In theory Mars and Venus could become co-orbital planets and remain fairly stable, requiring the occasional nudges via our planet moving system to keep them from perturbing each other into collision or orbital excursions.

All the asteroids being used for the orbit-moving system will need some kind of propulsion system to do the job, probably fusion drives. Very big fusion drives. But if we're sun-powering the whole lot, then some kind of particle exchange network would be better, accelerating streams of mass electromagnetically. This will require some hefty engineering, but then no job worth doing was ever easy.
 

1. How is the force needed to move a planet calculated?

The force needed to move a planet is calculated using Newton's second law of motion, which states that force (F) is equal to mass (m) multiplied by acceleration (a), or F = ma. To move a planet, a significant amount of force is needed to overcome its inertia, which is the tendency of an object to resist changes in its motion.

2. What factors affect the force needed to move a planet?

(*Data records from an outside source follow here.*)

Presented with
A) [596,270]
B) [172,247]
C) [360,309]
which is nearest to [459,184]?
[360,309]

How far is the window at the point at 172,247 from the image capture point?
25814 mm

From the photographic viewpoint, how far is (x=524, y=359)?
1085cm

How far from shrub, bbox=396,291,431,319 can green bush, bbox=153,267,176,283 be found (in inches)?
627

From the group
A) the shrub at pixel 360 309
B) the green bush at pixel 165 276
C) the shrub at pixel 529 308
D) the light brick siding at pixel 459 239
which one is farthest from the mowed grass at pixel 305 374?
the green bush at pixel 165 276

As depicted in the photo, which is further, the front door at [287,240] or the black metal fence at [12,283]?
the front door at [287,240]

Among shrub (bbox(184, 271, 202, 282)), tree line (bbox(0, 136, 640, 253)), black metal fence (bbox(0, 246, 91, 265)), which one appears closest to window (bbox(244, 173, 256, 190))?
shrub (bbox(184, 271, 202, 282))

The force needed to move a planet is affected by several factors, including the mass of the planet, the distance it needs to be moved, and the gravitational pull of other celestial bodies. The larger the mass of the planet, the more force is needed to move it. Similarly, the farther it needs to be moved, the more force is required. The gravitational pull of other celestial bodies, such as the sun or other planets, can also affect the force needed to move a planet.

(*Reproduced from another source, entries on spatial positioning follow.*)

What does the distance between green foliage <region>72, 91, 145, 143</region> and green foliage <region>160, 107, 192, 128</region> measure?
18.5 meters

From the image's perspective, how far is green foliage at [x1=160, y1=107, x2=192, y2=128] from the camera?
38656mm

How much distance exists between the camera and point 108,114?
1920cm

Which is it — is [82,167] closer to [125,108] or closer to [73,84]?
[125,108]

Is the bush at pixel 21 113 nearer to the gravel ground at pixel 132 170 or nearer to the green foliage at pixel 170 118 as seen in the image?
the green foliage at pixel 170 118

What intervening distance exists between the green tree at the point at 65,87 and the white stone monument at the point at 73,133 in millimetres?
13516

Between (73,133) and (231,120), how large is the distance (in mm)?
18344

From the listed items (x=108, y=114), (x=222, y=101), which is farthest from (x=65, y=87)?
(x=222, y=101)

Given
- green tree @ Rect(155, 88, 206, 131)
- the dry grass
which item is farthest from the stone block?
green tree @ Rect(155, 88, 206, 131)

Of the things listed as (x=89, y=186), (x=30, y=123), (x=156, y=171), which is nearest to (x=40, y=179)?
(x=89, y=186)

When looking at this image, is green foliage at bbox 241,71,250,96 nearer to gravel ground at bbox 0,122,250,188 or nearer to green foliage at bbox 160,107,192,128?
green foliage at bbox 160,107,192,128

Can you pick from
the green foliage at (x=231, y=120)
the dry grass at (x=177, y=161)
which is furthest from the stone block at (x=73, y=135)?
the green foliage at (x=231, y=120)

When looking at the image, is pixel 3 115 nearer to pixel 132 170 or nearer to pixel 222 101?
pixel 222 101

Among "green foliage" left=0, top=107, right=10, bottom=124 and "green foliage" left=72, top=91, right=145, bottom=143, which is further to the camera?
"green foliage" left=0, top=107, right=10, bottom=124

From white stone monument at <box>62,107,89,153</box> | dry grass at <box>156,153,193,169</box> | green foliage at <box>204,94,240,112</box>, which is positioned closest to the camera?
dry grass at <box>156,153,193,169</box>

3. How does the force needed to move a planet differ for different planets?

The force needed to move a planet differs for different planets because of their varying masses and distances from the sun. Generally, larger and more massive planets require more force to move, while smaller and less massive planets require less force. The distance from the sun also plays a role, as planets farther away from the sun require more force to move due to the weaker gravitational pull.

4. Can the force needed to move a planet be calculated for any given planet?

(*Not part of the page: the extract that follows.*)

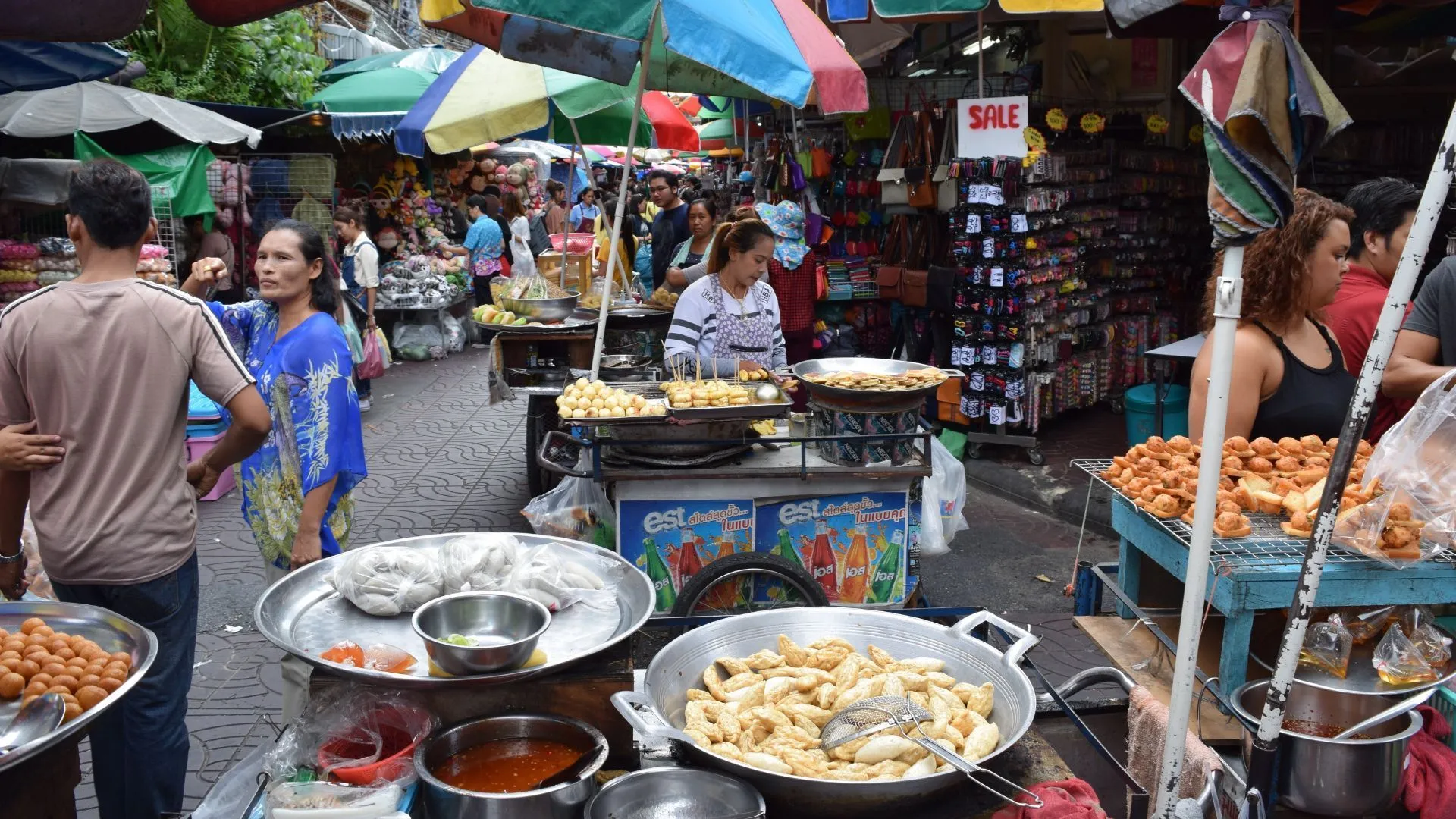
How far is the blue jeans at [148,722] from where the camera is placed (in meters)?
3.25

Yes, the force needed to move a planet can be calculated for any given planet using the formula F = ma. However, the exact force needed may vary depending on the specific circumstances, such as the current position of the planet and any external forces acting upon it.

5. Is it possible to move a planet without any force?

No, it is not possible to move a planet without any force. Even the smallest movement of a planet requires some amount of force to overcome its inertia. Additionally, the gravitational pull of other celestial bodies constantly exerts a force on a planet, making it impossible for it to stay still without any force acting upon it.